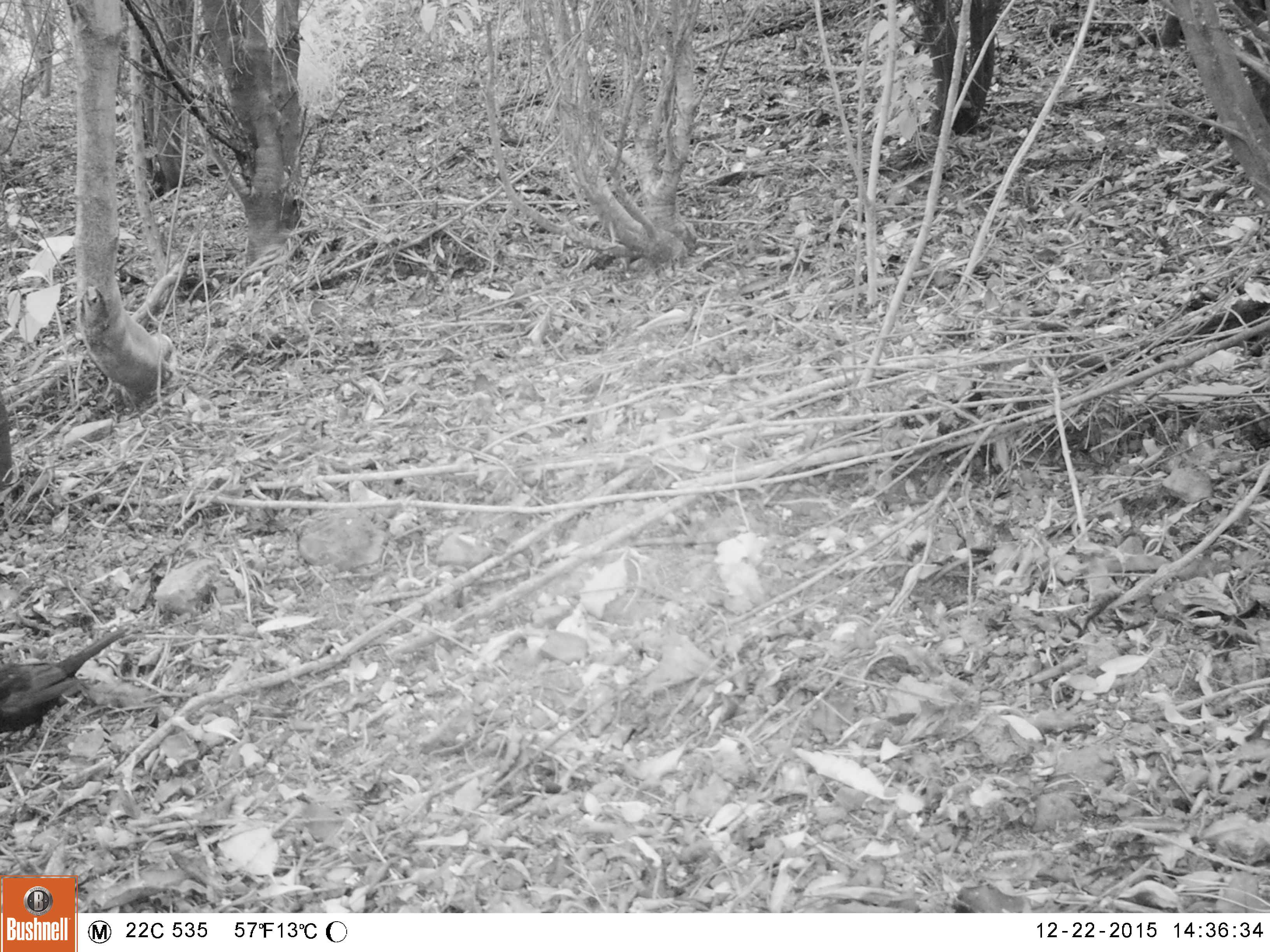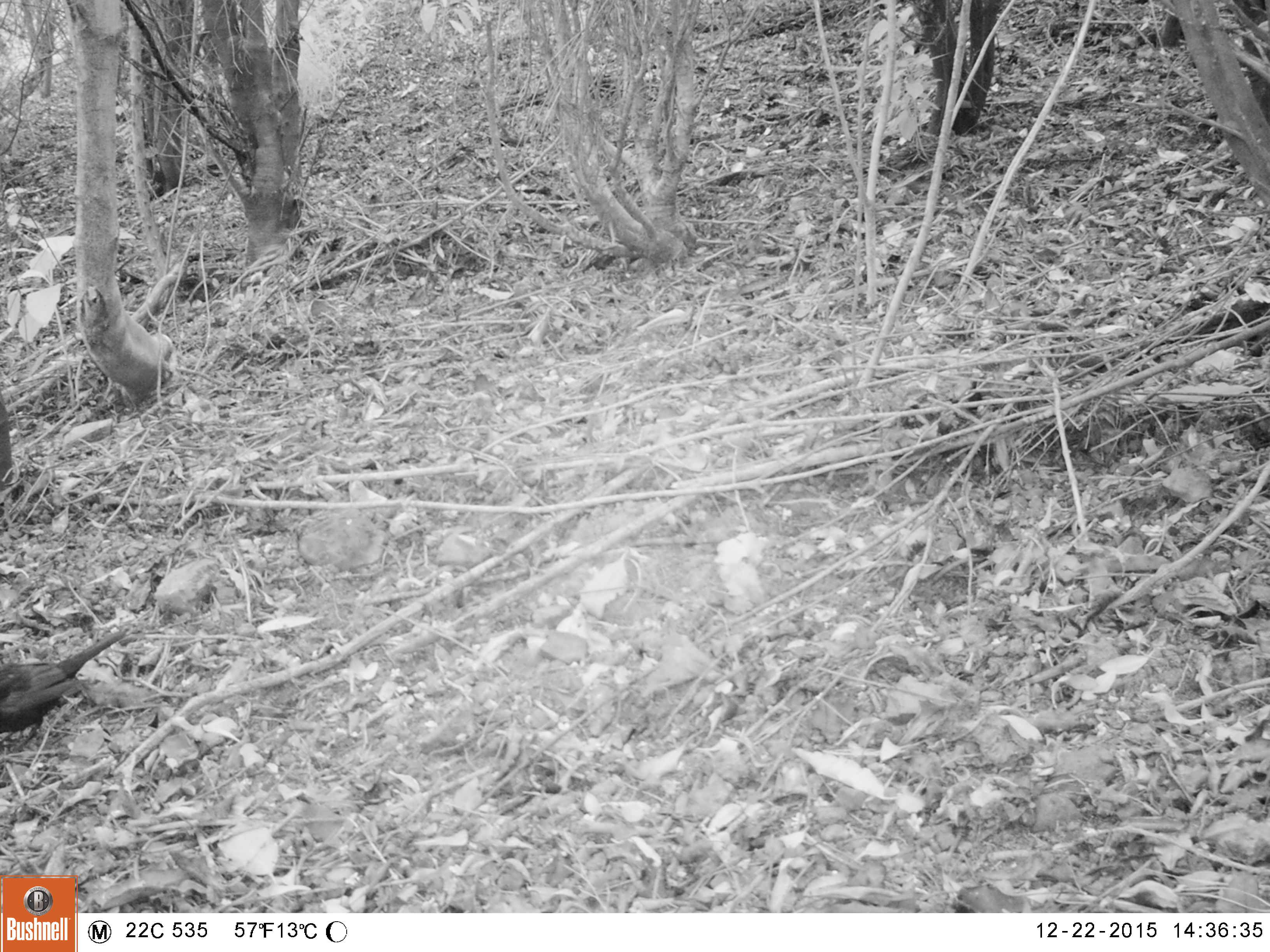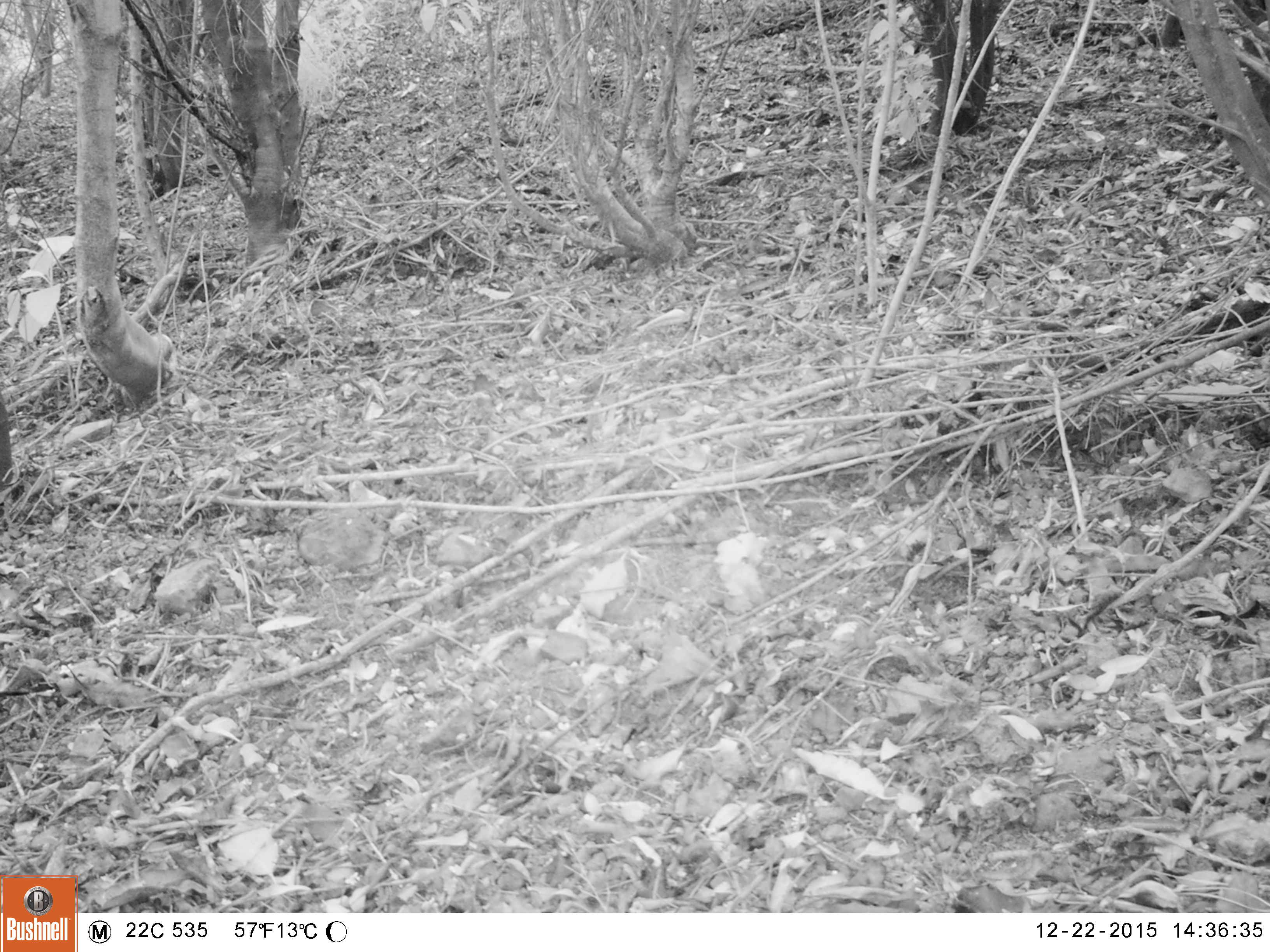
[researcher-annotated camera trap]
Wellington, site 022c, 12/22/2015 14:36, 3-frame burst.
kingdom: Animalia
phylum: Chordata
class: Aves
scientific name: Aves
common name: bird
———
Could you print all of the entries exactly, skipping the images?

[researcher-annotated camera trap]
Wellington, site 022c, 12/22/2015 14:36, 3-frame burst.
kingdom: Animalia
phylum: Chordata
class: Aves
scientific name: Aves
common name: bird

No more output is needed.